The Kuduzela, a new wind instrument shaped like a kudu horn, was unveiled as a football icon that would be used for the 2010 FIFA World Cup and other sporting events in South Africa.

The initiative was a joint effort by First National Bank, the SA National Parks (SANParks), and the Kudu-Kudu Manufacturing plant.

SANParks chief executive David Mabunda said they believed the icon would become synonymous with football and other sports in South Africa. The kudu horn is used as an instrument to call people together for gatherings, or for battle.

"Now the Kuduzela will fulfil the same role.

"The Kuduzela will call all South Africans, international guests and soccer fans to South Africa for what is set to be a spectacular tournament in 2010 and appropriately it will be calling the ‘warring parties’ to the symbolic battlefield of soccer."

The Kudu horn, he said, emits a sound that some have called the ‘true sound of the savanna’.

"However the Kuduzela, up close and solitary, sounds like a trumpeting elephant and en masse the sound is more like a massive herd of elephants trumpeting and when there's action near the goal mouth you will hear the elephants going really crazy," said Mabunda.

A percentage of the manufacturing cost of the Kuduzela would go to a conservation project "Kids in Parks".

FNB chief executive officer Michael Jordaan said it was evident that South Africa was capable of hosting "amazing" international events, as displayed in the recent FIFA Confederations Cup 2009.

"The Kuduzela will not only give visitors a South African experience but a truly African experience as well," he said in a statement.

The Vereeniging-based Kudu Kudu plant where the Kuduzela is being produced, also manufactures injection moulded vehicle parts.

"However, the downturn in the economy and the subsequent slowdown in vehicle production, led the owners of the plant to look for innovative ways to keep the plant operational and their staff employed," said Jordaan.
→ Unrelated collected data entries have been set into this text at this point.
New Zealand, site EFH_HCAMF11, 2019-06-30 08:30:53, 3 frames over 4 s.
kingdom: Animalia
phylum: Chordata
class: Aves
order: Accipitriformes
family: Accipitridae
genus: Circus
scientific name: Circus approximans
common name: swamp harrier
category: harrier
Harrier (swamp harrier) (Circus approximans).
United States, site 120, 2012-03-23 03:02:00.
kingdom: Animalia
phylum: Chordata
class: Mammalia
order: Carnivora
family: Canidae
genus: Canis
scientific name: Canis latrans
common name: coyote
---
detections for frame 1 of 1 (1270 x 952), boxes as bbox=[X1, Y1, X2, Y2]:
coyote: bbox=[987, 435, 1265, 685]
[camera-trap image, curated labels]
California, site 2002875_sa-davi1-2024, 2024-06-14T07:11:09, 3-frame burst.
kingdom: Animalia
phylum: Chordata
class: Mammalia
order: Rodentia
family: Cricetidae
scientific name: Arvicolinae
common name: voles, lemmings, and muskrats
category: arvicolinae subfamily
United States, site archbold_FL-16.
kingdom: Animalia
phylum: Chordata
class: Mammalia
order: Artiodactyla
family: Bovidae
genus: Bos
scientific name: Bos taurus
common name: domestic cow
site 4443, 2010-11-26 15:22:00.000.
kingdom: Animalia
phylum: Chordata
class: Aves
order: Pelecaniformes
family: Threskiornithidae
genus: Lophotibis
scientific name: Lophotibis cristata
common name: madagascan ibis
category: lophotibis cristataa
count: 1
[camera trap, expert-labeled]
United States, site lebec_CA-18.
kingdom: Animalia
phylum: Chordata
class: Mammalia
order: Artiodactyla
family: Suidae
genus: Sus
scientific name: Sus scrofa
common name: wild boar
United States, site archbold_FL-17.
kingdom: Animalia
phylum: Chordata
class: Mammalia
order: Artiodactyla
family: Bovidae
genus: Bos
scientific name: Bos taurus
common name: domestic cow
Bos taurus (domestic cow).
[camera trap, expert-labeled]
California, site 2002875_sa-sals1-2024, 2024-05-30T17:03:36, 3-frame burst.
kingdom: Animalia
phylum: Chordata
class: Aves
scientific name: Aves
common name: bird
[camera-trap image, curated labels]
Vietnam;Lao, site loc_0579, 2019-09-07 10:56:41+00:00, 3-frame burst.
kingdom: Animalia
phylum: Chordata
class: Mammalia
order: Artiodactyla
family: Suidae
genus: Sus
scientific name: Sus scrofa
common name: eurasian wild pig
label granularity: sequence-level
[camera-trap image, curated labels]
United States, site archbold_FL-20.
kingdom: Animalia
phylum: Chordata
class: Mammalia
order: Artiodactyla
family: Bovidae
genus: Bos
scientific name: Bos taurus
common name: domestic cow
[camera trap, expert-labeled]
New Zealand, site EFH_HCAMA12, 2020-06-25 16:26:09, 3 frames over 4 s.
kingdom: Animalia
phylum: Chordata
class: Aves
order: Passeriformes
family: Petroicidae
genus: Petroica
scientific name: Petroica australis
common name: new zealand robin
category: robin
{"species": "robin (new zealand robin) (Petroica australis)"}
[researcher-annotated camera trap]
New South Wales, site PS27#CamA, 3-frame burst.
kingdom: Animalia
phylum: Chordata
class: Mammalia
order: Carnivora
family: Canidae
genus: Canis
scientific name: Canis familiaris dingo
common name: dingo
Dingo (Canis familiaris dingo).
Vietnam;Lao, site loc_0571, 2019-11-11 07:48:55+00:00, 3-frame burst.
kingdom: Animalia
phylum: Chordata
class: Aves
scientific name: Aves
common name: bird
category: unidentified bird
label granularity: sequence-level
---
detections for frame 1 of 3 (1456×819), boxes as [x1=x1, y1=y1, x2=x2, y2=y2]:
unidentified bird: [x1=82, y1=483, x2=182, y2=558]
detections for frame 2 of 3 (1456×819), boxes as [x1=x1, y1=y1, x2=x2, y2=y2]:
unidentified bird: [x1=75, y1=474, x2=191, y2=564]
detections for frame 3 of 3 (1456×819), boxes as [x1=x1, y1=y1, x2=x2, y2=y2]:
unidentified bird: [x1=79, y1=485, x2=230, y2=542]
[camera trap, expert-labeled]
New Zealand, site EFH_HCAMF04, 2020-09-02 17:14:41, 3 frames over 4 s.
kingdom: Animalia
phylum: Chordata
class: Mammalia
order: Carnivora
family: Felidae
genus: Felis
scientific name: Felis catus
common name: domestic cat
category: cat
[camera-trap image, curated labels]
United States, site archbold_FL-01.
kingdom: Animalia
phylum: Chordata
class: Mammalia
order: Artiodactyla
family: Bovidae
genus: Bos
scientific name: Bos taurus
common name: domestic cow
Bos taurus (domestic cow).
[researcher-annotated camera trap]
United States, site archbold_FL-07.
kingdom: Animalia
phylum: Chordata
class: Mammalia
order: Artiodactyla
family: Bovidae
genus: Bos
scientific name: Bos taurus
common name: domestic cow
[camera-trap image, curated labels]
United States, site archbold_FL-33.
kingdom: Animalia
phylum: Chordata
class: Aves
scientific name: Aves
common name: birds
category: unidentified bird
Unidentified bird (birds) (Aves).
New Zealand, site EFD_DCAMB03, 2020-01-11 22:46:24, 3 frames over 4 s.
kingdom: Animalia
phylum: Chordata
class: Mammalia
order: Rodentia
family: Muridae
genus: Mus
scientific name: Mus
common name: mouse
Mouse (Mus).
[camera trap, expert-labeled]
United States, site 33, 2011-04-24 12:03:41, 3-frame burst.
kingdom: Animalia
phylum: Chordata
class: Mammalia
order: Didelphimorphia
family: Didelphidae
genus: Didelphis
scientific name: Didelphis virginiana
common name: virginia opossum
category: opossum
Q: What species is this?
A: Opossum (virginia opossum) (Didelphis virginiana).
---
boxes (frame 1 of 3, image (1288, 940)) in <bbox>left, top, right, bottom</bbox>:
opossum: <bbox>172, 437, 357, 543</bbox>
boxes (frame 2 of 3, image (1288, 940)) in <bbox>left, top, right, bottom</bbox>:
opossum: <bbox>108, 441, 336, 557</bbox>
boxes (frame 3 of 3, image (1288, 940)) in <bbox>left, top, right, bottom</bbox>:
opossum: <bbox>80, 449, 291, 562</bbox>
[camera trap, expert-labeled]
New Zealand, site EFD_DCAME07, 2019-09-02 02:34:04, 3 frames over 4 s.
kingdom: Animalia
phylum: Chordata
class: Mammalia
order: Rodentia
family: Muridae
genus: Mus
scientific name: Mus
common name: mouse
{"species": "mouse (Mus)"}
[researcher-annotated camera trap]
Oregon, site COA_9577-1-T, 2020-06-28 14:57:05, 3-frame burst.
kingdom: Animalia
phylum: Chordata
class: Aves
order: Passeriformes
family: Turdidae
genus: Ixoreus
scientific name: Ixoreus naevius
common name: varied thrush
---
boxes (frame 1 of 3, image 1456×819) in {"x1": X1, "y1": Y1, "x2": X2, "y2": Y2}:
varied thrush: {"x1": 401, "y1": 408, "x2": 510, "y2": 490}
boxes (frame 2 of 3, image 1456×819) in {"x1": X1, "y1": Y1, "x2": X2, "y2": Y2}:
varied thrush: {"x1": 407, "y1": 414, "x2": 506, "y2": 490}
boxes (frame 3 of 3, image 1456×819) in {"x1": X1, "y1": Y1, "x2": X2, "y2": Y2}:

"Through innovation and lateral thinking, a section of the plant was adapted and a new business established to manufacture the Kuduzela, using as much recyclable plastic as possible."

Jordaan said that in the tripartite contract between the three parties, FNB had ensured that 6.24 percent of the cost of every Kuduzela produced would be contributed to SANParks for the "Kids in Parks" project .

"This will equate to more than R600 000 from the bank’s order alone," he explained.

He believed the kuduzela would take "pride of place" in many South African homes, and would be the cornerstone of future South African celebrations.